'There's a unit, called Organized Crime, because what it does is try to keep tabs on people like Angelo,' he said.

They were looking into each other's eyes again. Louise averted hers.

'You don't really want to talk about the mob, do you?' he asked.

'No,' she said. 'I don't.'

'Then what shall we talk about?'

'What about your wife?' Louise blurted.

He lowered his head, and shrugged and then looked at her.

And then he said, 'Oh,shit!'

He was, she saw, looking over her shoulder.

She started to turn around.

'Don't turn around!' he said, quietly but very firmly.

He slipped off the banquette and started toward the door, moving on the balls of his feet, like a cat.
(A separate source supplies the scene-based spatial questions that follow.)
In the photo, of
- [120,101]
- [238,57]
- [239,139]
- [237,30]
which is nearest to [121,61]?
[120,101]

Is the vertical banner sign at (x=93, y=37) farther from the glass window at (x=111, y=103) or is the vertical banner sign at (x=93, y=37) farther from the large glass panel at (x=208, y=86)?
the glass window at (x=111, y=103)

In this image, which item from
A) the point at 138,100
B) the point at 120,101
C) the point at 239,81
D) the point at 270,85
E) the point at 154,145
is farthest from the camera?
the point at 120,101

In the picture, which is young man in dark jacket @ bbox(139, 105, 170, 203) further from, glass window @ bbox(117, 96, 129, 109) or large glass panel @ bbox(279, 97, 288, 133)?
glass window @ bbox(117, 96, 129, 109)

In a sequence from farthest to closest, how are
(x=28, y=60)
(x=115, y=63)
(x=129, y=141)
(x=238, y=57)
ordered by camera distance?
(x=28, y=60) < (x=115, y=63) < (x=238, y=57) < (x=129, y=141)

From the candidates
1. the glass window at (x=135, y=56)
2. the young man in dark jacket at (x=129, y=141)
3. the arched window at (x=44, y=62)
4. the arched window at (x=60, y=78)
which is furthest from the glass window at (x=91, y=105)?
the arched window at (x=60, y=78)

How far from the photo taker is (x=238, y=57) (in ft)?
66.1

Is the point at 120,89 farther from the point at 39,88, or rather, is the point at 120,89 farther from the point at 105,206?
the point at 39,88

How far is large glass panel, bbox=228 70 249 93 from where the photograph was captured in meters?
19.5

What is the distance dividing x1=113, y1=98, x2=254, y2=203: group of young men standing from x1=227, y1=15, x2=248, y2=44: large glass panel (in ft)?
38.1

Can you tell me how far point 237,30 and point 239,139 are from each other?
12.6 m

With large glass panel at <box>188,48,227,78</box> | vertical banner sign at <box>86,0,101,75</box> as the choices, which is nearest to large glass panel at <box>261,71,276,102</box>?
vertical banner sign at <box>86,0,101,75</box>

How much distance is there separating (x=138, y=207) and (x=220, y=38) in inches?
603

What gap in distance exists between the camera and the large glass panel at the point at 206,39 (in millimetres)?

She wanted desperately to look, and started to turn, and then couldn' t, because he had said not to. And then she could see him, faintly, in the mirrored side surface of a service table. She saw him brush the flap of his blazer aside with his hand, and then she saw that he had a gun.

Then she turned, chilled.

He was holding the gun with the muzzle pointed down, beside his leg. And he was walking to the cash register.

There was a young man at the cash register, skinny, with long blond hair. He was wearing a zipper jacket, and he had a brown paper bag in his hand, extended toward the cashier as if he was handing it to her.

And then Dutch Moffitt was five feet away from him, and the pistol came up.

She could hear him, even over the sounds of the Waikiki Diner.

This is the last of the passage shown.